Portland Schools Need Radical Change, Not Just a New Superintendent

Portland school superintendent Carole Smith abruptly resigned in July, after nine years on the job. She was originally planning to retire next June, but the release of an independent investigation into the district’s inept handling of contaminated drinking water caused her to speed up her departure.

The school board immediately announced a national search for a successor, and the rest of the story is predictable. After months of searching, finalists will be scrutinized in a detailed public vetting, and someone will be signed to an expensive contract. The new leader will enjoy a short honeymoon and then gradually sink into the bureaucratic quagmire of school politics.

Amidst never-ending arguments about school transfers, graduation rates, and a myriad of other issues, buyer’s remorse will set in. Eventually the superintendent will resign and the process will begin anew.

This is the way we’ve been doing things for decades, usually with disappointing results. We could take a different path. But first we have to admit that if system results are disappointing, we need to change the system, not the people.

Large urban school districts are inherently dysfunctional. Teaching is a distributed service; the learning takes place student by student, classroom by classroom. When measured in terms of students, teachers, money, and facilities, there are millions of moving parts. The notion that a single bureaucrat in the central office can design the optimal system to satisfy all customers is a fantasy.

The system itself needs radical change, and the single most important reform Portland could pursue would be to redesign how the money flows.

Right now, tax dollars go to the district, regardless of results. Students are assigned to schools like factory widgets and few families have other options. The suppliers of service have all the leverage, while consumers have almost none.

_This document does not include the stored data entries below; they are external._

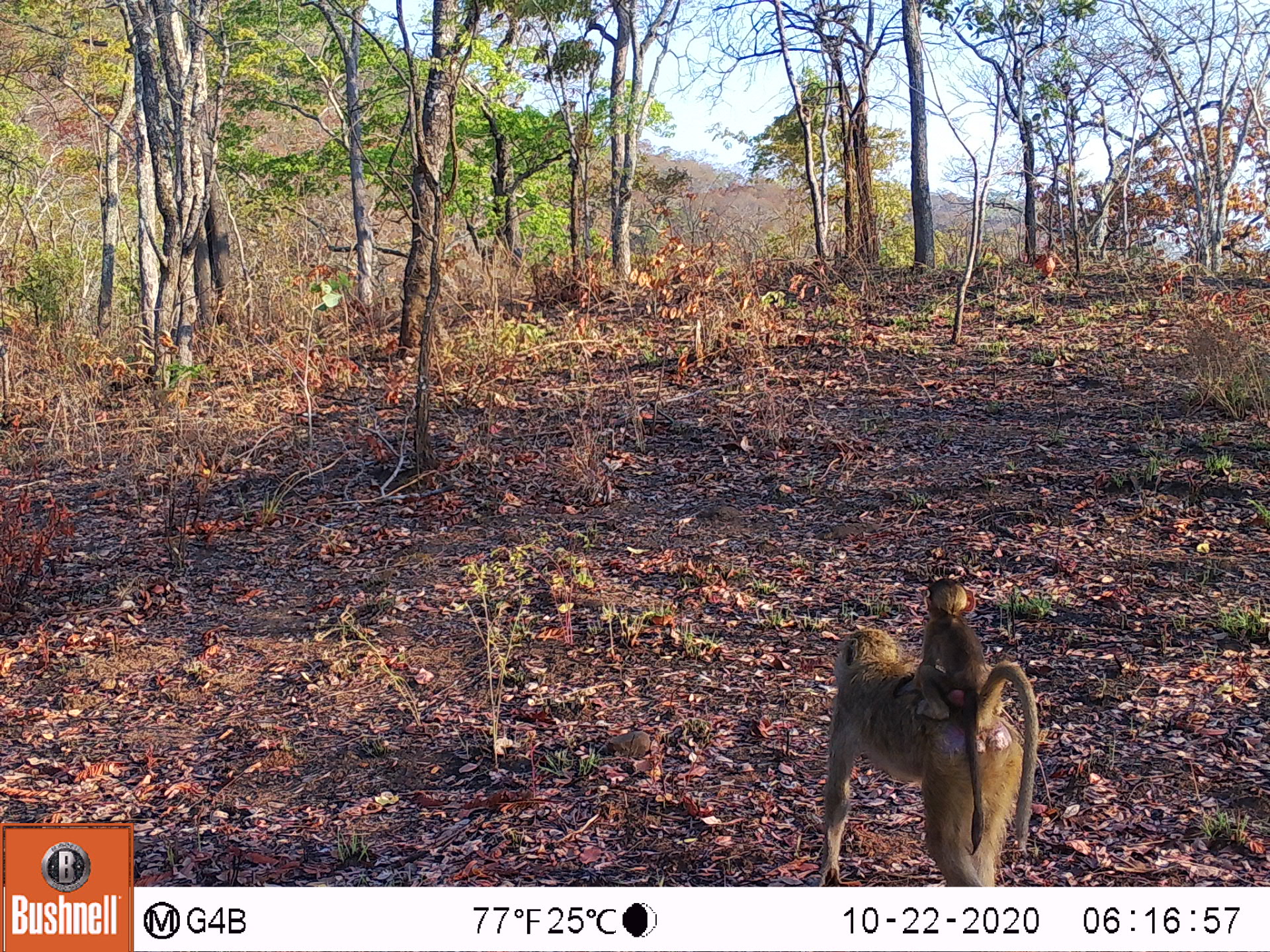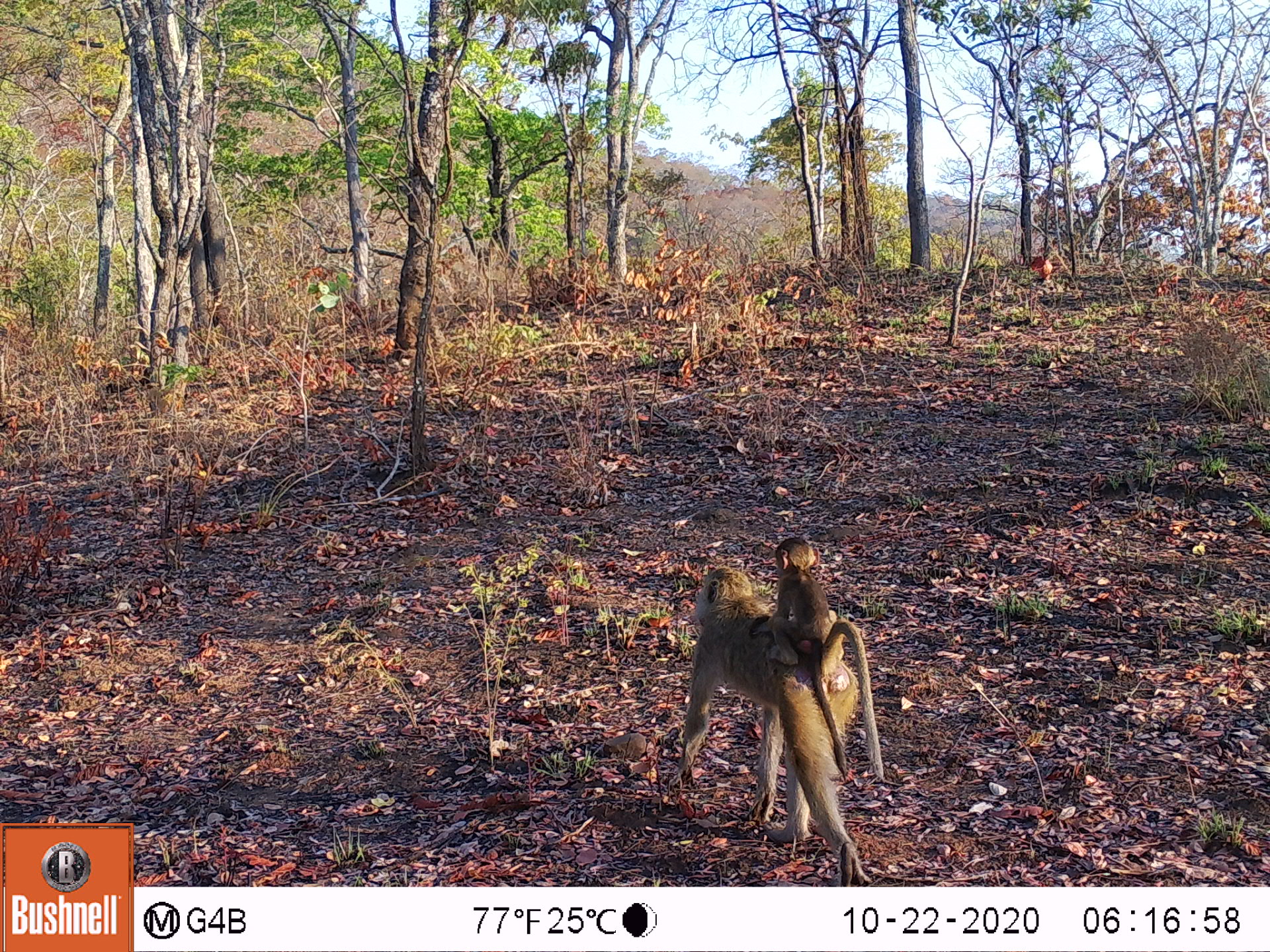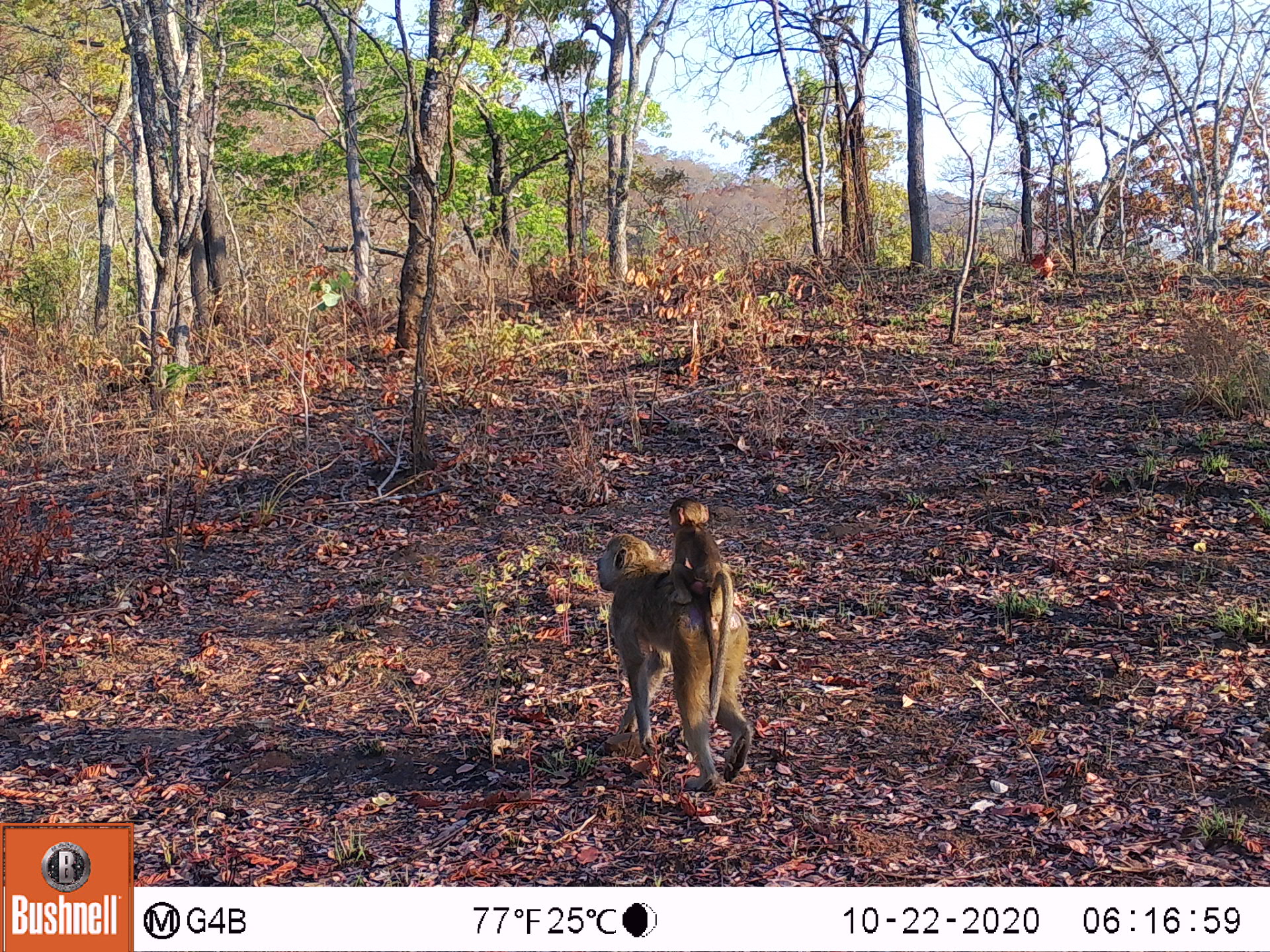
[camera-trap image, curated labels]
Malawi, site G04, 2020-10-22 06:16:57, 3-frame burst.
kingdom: Animalia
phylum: Chordata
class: Mammalia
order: Primates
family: Cercopithecidae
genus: Papio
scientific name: Papio cynocephalus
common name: yellow baboon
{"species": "yellow baboon (Papio cynocephalus)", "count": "2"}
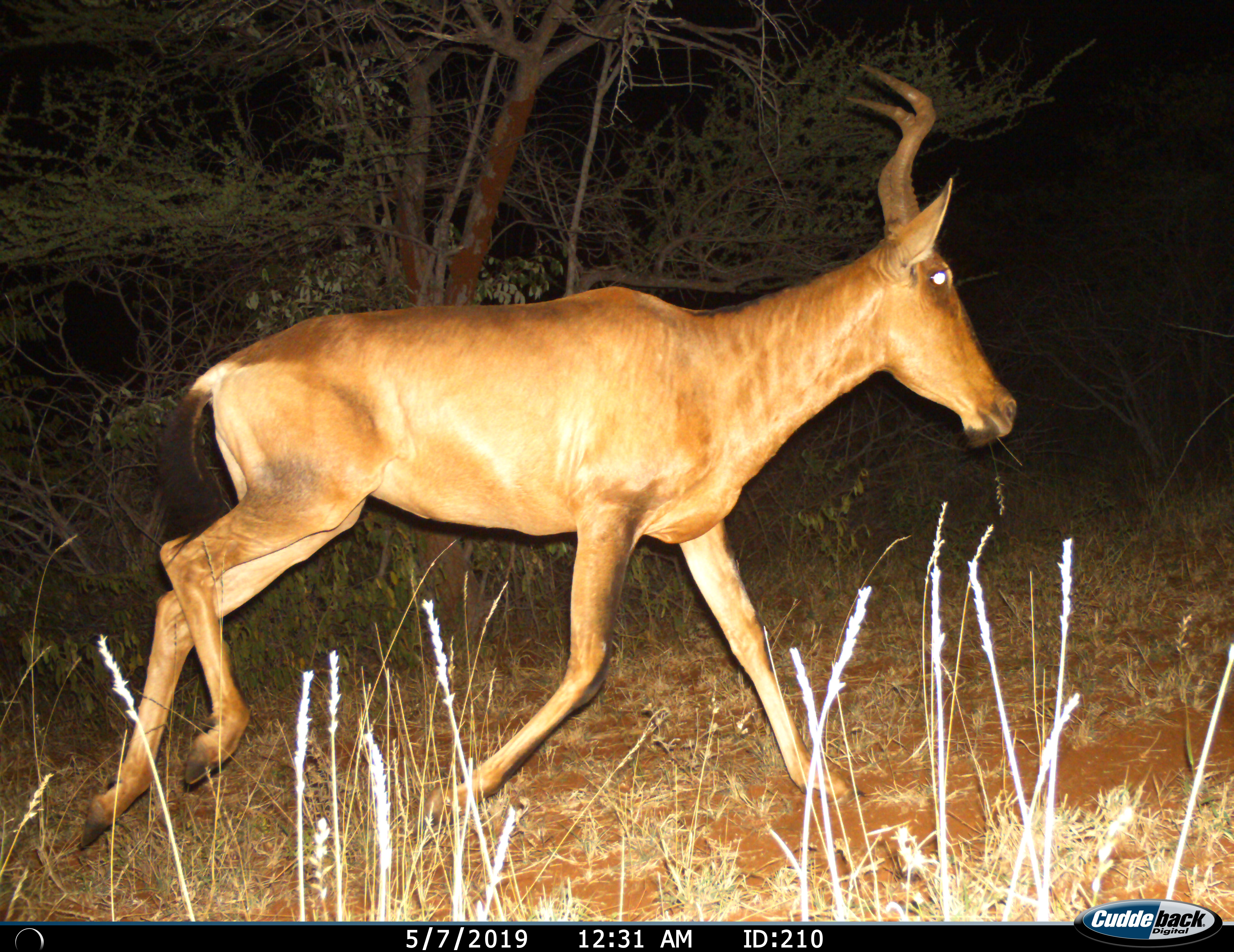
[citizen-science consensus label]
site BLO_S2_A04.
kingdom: Animalia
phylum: Chordata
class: Mammalia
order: Artiodactyla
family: Bovidae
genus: Alcelaphus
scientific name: Alcelaphus buselaphus caama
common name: red hartebeest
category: hartebeestred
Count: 1.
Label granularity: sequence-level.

A better option would be for the district to seek legislative approval of Educational Savings Accounts (ESAs). The ESA concept is simple: Parents who are dissatisfied with the government school assigned to them can opt to have most or all of the per-student money that would have gone to that school for their children deposited instead in personal accounts managed by the state treasurer. The funds in each account become property of the family and may be used for a variety of educational services, including private education, home schools, online learning, and tutoring.

Ideally, any money left over at the end of a school year would remain in the account, available for future use. This would encourage wise stewardship of those funds. If the account still had money at the time the student graduated from high school, it could be used for college tuition or technical training.

Distributing school funding through consumers rather than providers would instantly change the balance of power. High-cost union contracts would have to change. Parents would need to be satisfied. And market discipline would replace ineffective top-down management.

Most parents would probably not use ESAs. It’s likely they are satisfied with their neighborhood school and wouldn’t want the hassle of shopping around. But the mere fact that they could use an ESA would create incentives for teachers and administrators to behave differently. When suppliers of a service know that 100 percent of their customers have the means to shop elsewhere, they focus on satisfying those customers.

Carole Smith was neither the worst nor the best Portland school superintendent in recent memory; she was just part of the conveyor belt of socialism that defines generic government education. Stopping the conveyor belt would be a good first step toward liberating students and improving educational achievement in Portland.